### Information shown
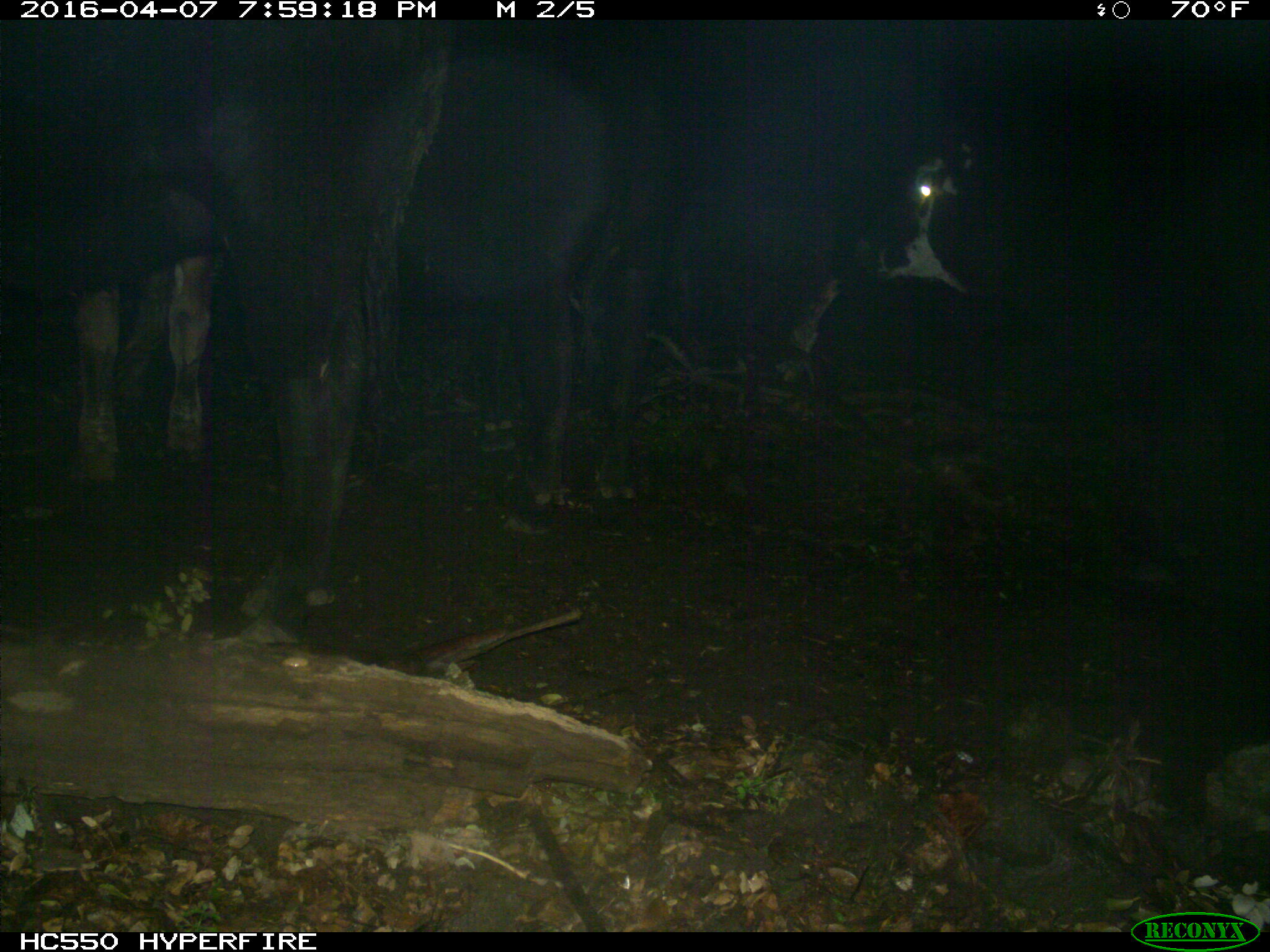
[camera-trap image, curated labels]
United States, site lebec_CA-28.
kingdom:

### Task item
The reply has to reproduce every line above verbatim and contain no pictures.

### Task output
[camera-trap image, curated labels]
United States, site lebec_CA-28.
kingdom:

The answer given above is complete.